Basically, you first have to write a function that performs the loop, in my example parallel_loop, and then you have to split your problem into separate chunks, in this case, you will just split K into an integer number of pieces nprocs.

Then you can use pool.map to perform the loop over each chunk in parallel, and the results will be collected back in order of the chunks, which have the same order as your original K since we didn't rearrange anything, just performed slices. Then you just have to put all of the pieces back into w and C_omega.

import numpy as np
from multiprocessing import Pool

def parallel_loop(K_chunk):
    C_omega_chunk = np.empty(len(K_chunk)
    w_chunk = np.empty(len(K_chunk))

    for ind, k in enumerate(K_chunk)
        w_chunk[ind] = 1/np.abs(bid[ind] - ask[ind])
        C_omega_chunk[ind] = getSVJJPrice(x[0],(x[1] + x[0]**2)/(2*x[2]),
        x[2],x[3],x[4],x[5],x[6],x[7],x[8],x[9],S[ind],k,r[ind],expiry[ind],
                curr[ind])  

    return (w_chunk, C_omega_chunk)

def func2min(x,S,expiry,K,r,prices,curr,nprocs):
    bid = prices[:,0]
    ask = prices[:,1]

    K = np.array(K)

    K_chunks = [K[n * len(K) // nprocs : (n + 1) * len(K) // nprocs] for n in range(nprocs)]
    pool = Pool(processes=nprocs)  
    outputs = pool.map(parallel_loop, K_chunks)
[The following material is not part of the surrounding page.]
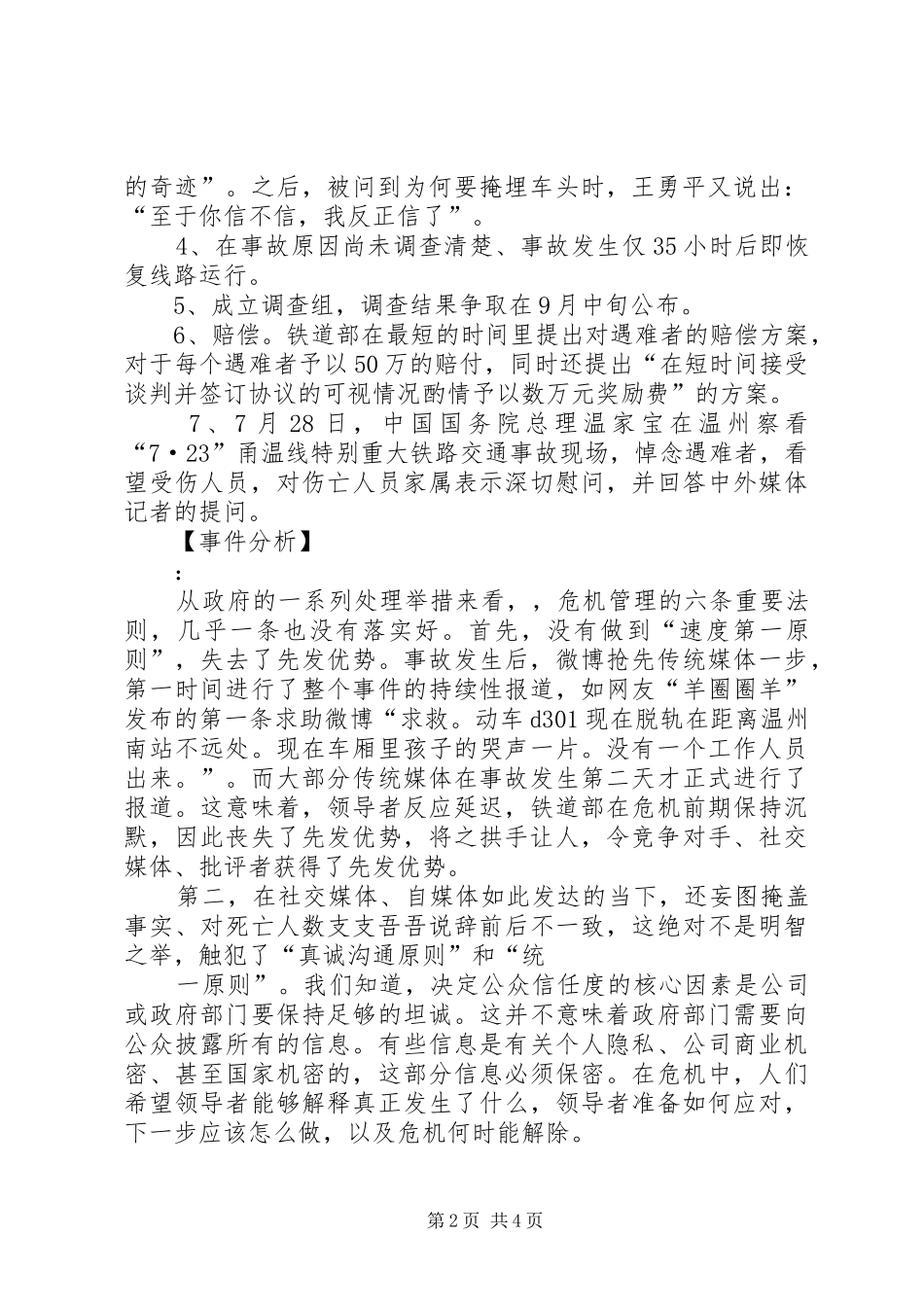 对温州动车事故的分析及感想_第2页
    w, C_omega = (np.concatenate(var) for var in zip(*outputs))

    right = np.sum(w * (np.subtract(C_omega, np.mean(prices,axis=1)))**2)

    print right
    #if right < 10:    
    #    print '\n \n func = ', right 

    if math.isnan(right):
        right = 1e12

    return right

Since I don't have an example data set I can't be sure that the above example would work as-is, but I think that it should give you a general idea of how it works.